DERRIÈRE LE MIROIR
Sur une trame faussement banale, un film subtil et envoûtant de Marc Fitoussi : « Les Apparences ».
C’est presque un truisme : les apparences sont aussi trompeuses que la simplicité est biblique et l’ennui profond. Cas d’école avec… Les Apparences, justement (en salles le 23 septembre). On vous annonce un film dont le réalisateur signe aussi le scénario et les dialogues, où il est question de tromperies conjugales au sein de couples bourgeois et où figure Benjamin Biolay : vous vous méfiez. Vous supputez la énième gouttelette d’écume de la nouvelle vague. Mais quelques détails vous convainquent d’aller le voir : cela ne se passe pas dans le 6e arrondissement de Paris, mais à Vienne, en Autriche (avec un peu de chance passeront les fantômes de Zweig, Roth et Schiele) ; la musique est signée Bertrand Burgalat ; Karin Viard est de la partie.

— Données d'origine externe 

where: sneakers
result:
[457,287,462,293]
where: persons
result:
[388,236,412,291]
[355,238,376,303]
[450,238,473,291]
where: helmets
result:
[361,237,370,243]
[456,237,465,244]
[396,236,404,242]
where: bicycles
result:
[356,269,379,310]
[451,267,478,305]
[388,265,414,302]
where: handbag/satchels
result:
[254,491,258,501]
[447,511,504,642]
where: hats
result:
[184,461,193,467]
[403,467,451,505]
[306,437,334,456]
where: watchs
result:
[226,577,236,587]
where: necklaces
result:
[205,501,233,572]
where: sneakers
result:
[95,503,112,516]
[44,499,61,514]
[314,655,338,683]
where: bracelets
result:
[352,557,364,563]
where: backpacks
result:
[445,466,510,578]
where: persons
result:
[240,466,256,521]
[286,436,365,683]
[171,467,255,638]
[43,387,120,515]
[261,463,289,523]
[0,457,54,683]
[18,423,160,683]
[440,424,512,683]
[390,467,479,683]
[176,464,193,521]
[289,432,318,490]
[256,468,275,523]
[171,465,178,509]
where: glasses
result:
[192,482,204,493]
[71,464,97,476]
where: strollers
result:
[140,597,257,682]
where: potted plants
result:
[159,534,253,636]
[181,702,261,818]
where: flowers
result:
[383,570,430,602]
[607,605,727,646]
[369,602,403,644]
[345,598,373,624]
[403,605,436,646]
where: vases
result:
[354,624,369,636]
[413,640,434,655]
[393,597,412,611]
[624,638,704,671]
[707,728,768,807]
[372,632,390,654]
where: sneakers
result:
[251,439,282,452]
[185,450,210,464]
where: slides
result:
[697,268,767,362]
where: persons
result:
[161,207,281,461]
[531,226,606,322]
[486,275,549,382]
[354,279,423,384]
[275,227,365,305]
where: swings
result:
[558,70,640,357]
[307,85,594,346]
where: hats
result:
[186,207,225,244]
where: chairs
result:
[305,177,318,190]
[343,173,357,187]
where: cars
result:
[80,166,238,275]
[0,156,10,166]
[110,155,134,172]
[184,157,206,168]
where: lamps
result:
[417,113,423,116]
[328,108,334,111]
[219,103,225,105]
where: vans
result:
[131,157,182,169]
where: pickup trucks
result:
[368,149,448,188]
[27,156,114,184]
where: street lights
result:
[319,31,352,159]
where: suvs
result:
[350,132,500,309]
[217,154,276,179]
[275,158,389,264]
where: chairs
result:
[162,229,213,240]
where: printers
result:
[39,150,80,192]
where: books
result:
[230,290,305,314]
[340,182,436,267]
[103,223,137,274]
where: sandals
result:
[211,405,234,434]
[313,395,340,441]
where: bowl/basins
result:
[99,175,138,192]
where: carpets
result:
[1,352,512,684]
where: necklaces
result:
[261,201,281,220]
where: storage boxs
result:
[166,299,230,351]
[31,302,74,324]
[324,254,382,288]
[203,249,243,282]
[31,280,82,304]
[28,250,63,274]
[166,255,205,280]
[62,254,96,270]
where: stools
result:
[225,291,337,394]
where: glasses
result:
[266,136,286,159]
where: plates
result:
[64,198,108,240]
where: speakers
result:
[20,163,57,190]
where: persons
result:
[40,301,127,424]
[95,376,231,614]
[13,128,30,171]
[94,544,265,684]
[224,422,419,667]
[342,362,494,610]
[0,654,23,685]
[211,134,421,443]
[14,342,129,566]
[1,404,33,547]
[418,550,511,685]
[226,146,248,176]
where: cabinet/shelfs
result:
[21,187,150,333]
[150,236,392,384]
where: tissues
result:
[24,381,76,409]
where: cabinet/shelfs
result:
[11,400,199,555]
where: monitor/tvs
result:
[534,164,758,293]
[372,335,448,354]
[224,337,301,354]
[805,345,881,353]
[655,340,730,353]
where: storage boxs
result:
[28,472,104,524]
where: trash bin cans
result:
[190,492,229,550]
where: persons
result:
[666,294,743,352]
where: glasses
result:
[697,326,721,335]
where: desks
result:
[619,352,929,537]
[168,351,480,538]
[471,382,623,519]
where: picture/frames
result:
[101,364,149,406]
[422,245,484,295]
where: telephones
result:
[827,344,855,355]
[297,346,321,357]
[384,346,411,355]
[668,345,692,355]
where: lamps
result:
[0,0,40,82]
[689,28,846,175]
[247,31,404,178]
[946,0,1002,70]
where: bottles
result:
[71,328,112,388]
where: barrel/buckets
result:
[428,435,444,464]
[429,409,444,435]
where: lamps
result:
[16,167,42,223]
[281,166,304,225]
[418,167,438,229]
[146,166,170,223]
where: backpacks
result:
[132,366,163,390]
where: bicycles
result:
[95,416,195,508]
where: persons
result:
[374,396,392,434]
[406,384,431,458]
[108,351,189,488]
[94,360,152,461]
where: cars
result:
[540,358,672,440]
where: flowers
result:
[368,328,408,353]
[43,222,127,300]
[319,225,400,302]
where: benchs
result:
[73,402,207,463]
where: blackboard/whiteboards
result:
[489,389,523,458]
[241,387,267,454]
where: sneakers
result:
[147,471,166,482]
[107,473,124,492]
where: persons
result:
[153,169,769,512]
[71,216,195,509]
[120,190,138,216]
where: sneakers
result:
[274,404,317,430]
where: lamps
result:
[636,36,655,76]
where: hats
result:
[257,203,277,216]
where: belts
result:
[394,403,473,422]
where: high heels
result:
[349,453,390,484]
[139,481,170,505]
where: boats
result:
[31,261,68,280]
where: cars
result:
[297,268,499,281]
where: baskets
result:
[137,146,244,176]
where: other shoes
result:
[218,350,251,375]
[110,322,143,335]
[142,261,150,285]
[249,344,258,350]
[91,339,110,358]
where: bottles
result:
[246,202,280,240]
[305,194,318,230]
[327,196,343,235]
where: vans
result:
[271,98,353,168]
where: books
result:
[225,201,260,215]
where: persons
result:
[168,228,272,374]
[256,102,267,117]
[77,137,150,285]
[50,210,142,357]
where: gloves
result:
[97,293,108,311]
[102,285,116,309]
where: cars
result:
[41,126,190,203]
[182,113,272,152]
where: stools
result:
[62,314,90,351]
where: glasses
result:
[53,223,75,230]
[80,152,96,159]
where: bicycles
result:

On avait raison de tenter le diable… et de parier sur une réalité plus engageante que les apparences ne le suggéraient. Débutant comme un banal vaudeville contemporain, le film de Marc Fitoussi dérive lentement mais sûrement, subtilement, vers le drame et le polar. Au fil des scènes, les masques tombent plus sûrement qu’en ce moment dans une salle de classe dès que le prof tourne le dos. Ève préférera-t-elle quitter son mari volage ou s’accrochera-t-elle à une vie, certes humiliante, mais confortable ? Risquera-t-elle de mettre en péril l’air de femme épanouie, accomplie, satisfaite qu’elle veut se donner ? Cédera-t-elle à la tentation de tromper à son tour son mari ? Et si oui, s’en cachera-t-elle ou s’en servira-t-elle pour le rendre jaloux et le reconquérir ? De son côté, Henri oserat-il aller au bout de ses désirs et de ceux de sa jeune maîtresse ? Celle-ci est-elle d’ailleurs vraiment celle qu’elle paraît être ? Et ce Jonas qui tourne autour d’Ève : est-il simplement un jeune homme en quête de cougar ou un harceleur professionnel ? Au-delà des incessantes et réjouissantes chaussetrappes narratives et d’une réflexion sur l’image qu’on renvoie (à soi-même, à ses amis, à la société), il flotte une atmosphère délicieuse de fausse « fête étrange » qui magnifie Les Apparences. Les acteurs, tous admirables (dans la retenue, la morgue, le désespoir, la peur ou le désarroi), y sont pour beaucoup. Et là, ce n’est pas qu’une apparence.